The level of yellow is OK, not exaggerated. Oddly enough the second video has OK halos and an OK zoom, so it’s not a very constant experience. Overall a combo of ZenFone 5z pics and videos from the midrange area.


The web browser of choice here is Chrome, which moves pretty fast and snappy, no lag and instant loading. The benchmarks confirm that, both Jetstream and Sunspider. We also played about with the keyboard, which is a stock one and also has support for Swype.


As far as connectivity goes, we’ve got an audio jack, USB Type-C port and 4G LTE with 7 bands. There’s WiFi a/b/g/n/ac dual band, Bluetooth 5.0, GPS, AGPS, Glonas and Beidou. This is a dual DIM dual standby phone, with VoLTE and NFC (only in paper, but in real life no trace of NFC). Calls were loud and clear, with good noise cancelling, also Speed Dial and Call Recording.

We did SpeedTest and achieved a fantastic 441 Mbps download speed in WiFi and 25.8 Mbps in upload on WiFi. On 4G we got to 85 Mbps in download and 65.8 Mbps in upload. Not bad and fantastic in the WiFi department.

OS, UI, Apps

Xiaomi PocoPhone F1 runs Android 8.1.0 with MIUI 9.6 on top. The UI is abstract, stuck in the skeumorphic era and still using cards for multitasking. There’s an aggregator on the leftmost homescreen, which includes shortcuts, notes and the calendar. Multitasking is done with cards, swiping up to close apps and split screen is actually faster than on regular clean Android devices somehow. Things simply start faster when moving them on two screen parts.

If you keep a homescreen pressed you can access the wallpaper area, widget (typical MIUI, for many years now) and Settings, for transitions, icon packs and grouping icons. If you swipe down from the top there’s the usual notifications and Quick Settings. The Settings let us tweak quite a few aspects, like get rid of the virtual buttons and use swipe gestures like on Android Pie and iPhone X.

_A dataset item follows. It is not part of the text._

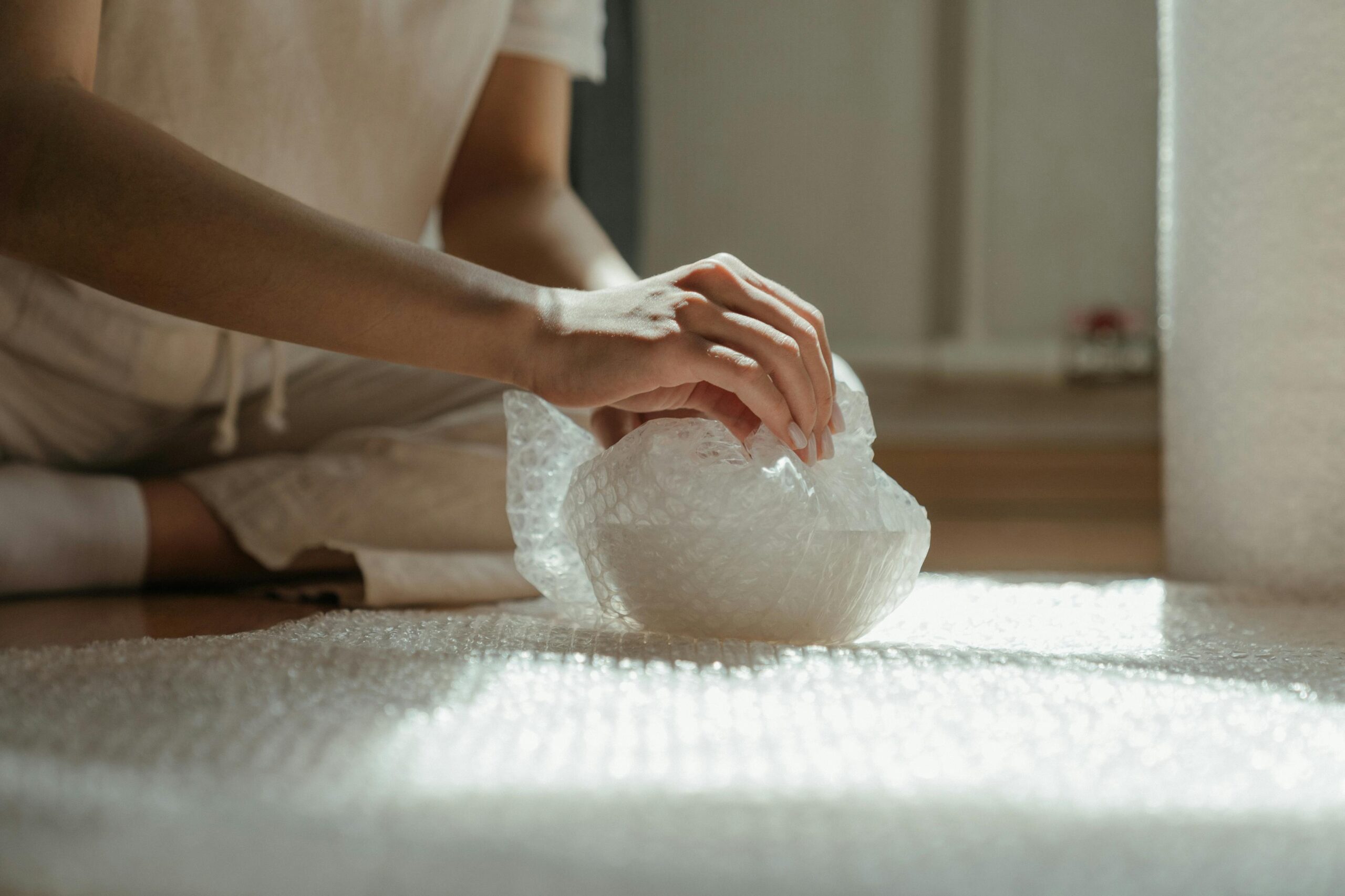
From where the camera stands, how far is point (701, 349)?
47 centimetres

There are full screen apps, Second Space, that lets you use the device as if it was a new phone. It’s useful for the little kids, if you want them to stay out of your content. It’s sort of like a “new account” for a phone. Quick Ball is also here, offering a palette of shortcuts in a floating manner, gestures and multiple button presses to trigger apps. Options continue with One Handed Mode, dual apps and Pocket Mode.

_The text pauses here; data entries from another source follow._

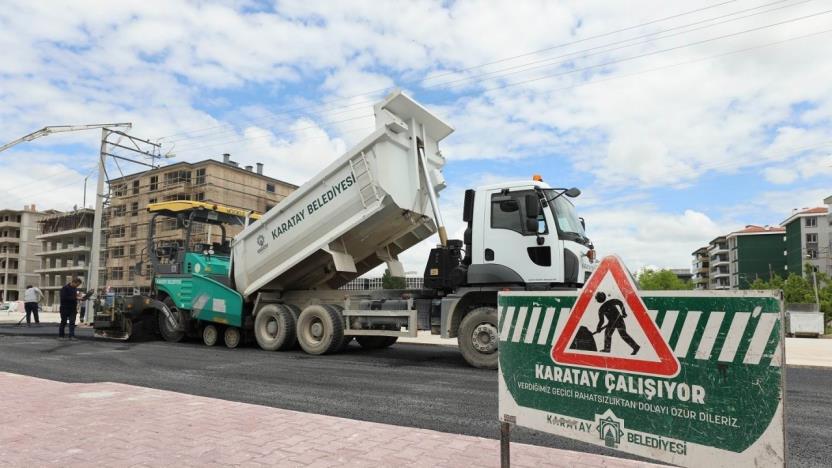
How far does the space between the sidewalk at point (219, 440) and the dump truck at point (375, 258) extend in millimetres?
4251

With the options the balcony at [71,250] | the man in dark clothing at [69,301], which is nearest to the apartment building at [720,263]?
the balcony at [71,250]

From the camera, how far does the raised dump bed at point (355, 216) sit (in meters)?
9.66

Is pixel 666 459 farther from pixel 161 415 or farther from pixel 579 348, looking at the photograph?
pixel 161 415

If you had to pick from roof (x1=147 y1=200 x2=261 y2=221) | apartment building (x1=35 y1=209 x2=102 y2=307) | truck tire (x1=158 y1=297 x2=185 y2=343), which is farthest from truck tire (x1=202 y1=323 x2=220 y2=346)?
apartment building (x1=35 y1=209 x2=102 y2=307)

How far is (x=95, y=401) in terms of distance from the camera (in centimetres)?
566

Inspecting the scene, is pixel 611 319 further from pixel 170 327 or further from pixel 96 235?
pixel 96 235

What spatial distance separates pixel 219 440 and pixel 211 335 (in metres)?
8.68

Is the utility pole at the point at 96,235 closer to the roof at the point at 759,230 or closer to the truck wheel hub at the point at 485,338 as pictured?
the truck wheel hub at the point at 485,338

Security is done with a fingerprint and we’ve got a 12 step setup for it, plus excellent unlock speed and very good accuracy. Sadly I couldn’t find the face unlock I’ve seen hearing so much about, but in the meantime I found a way to activate that. We’ll have a special article about it later on. It’s just enough to know it’s a bit slow, but very accurate. The preinstalled apps list includes 37 names, which is reasonable.

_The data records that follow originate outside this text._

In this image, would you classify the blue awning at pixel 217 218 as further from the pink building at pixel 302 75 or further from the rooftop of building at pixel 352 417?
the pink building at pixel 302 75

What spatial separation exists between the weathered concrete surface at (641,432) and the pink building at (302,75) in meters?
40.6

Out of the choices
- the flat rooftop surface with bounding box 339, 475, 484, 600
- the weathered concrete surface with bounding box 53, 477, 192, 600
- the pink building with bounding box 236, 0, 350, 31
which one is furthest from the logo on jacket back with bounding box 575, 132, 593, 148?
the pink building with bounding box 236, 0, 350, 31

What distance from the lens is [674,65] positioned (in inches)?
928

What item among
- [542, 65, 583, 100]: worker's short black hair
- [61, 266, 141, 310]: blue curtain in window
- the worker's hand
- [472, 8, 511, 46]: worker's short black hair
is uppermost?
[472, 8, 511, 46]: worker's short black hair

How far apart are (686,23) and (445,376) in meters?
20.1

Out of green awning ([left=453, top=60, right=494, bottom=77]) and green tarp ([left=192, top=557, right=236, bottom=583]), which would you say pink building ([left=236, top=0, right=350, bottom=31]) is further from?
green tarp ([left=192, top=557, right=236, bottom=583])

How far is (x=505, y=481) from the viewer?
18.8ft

There’s Duo, Facebook, Drive, Notes and QR Scanner, plus Security. This app has a Cleaner, virus scanner, block list and deep cleaner. My favourite app has got to be the screen recorder, which lets you record the video games and apps. Fun for gamers.


Here are the Pros:

  • great price
  • great performance
  • great gaming
  • no overheat
  • excellent battery
  • solid acoustics
  • not bad pictures and videos
  • fast WiFi
  • fast fingerprint scanner
  • OK display

And the Cons:

  • average design
  • poor top side speaker
  • so so stabilization
  • display contrast is rather modest
  • no Face Unlock (unless you find its workaround)
  • no waterproofing
  • weak selfies for 20 MP

Xiaomi Pocophone F1 is a great bang for the buck machine, which at $300 is pure gold. It’s a great gaming phone, for PUBG Mobile and Asphalt 9, it’s on par with the Galaxy A8 (2018) on many levels, it has nice stereo acoustics and fast WiFi. It offers 60-70% of what phones with double the price offer and makes very few sacrifices. One thing to remember here is that there’s NO fatal flaw or drawback here.

It’s a must get for gamers on a budget.